Each read will be satisfied as soon as the corresponding data is available,
without waiting for the rest of the chunk, in order to minimize read latency.
All four cloud storage interfaces support GET requests using the
Range HTTP header. This could be used to optimize reads where the
Tahoe-LAFS storage client requires only part of a share.
If the share is to be written, the server will make an HTTP PUT request for
each chunk that has been completed. Tahoe-LAFS clients only write immutable
shares sequentially, and so we can rely on that property to simplify the
implementation.
When modifying shares of an existing mutable file, the storage server will
be able to make PUT requests only for chunks that have changed.
(Current Tahoe-LAFS v1.9 clients will not take advantage of this ability, but
future versions will probably do so for MDMF files.)

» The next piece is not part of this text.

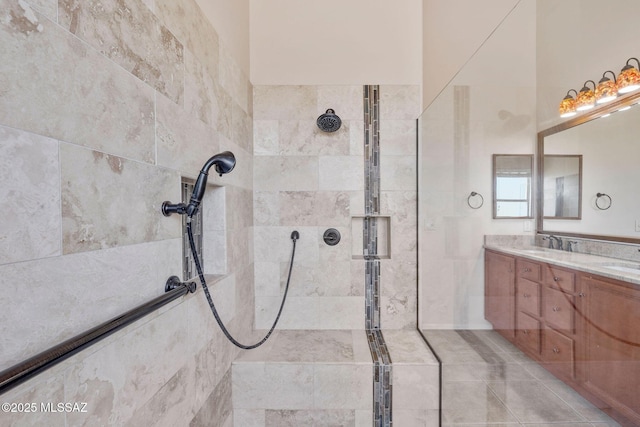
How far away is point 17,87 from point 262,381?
159cm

In some cases, it may be necessary to retry a request (see the `Structure of
Implementation`_ section below). In the case of a PUT request, at the point
at which a retry is needed, the new chunk contents to be stored will still be
in memory and so this is not problematic.
In the absence of retries, the maximum number of GET requests that will be made
when downloading a file, or the maximum number of PUT requests when uploading
or modifying a file, will be equal to the number of chunks in the file.
If the new mutable share content has fewer chunks than the old content,
then the remaining cloud objects for old chunks must be deleted (using one
HTTP request each). When reading a share, the backend must tolerate the case
where these cloud objects have not been deleted successfully.
The last write to a share will be reported as successful only when all
corresponding HTTP PUTs and DELETEs have completed successfully.
Disk usage (local to the storage server)
----------------------------------------
It is never necessary for the storage server to write the content of share
chunks to local disk, either when they are read or when they are written. Each
chunk is held only in memory.
A proposed change to the Tahoe-LAFS storage server implementation uses a sqlite
database to store metadata about shares. In that case the same database would
be used for the cloud backend. This would enable lease tracking to be implemented
in the same way for disk and cloud backends.
Memory usage
------------
The use of chunking simplifies bounding the memory usage of the storage server
when handling files that may be larger than memory. However, this depends on
limiting the number of chunks that are simultaneously held in memory.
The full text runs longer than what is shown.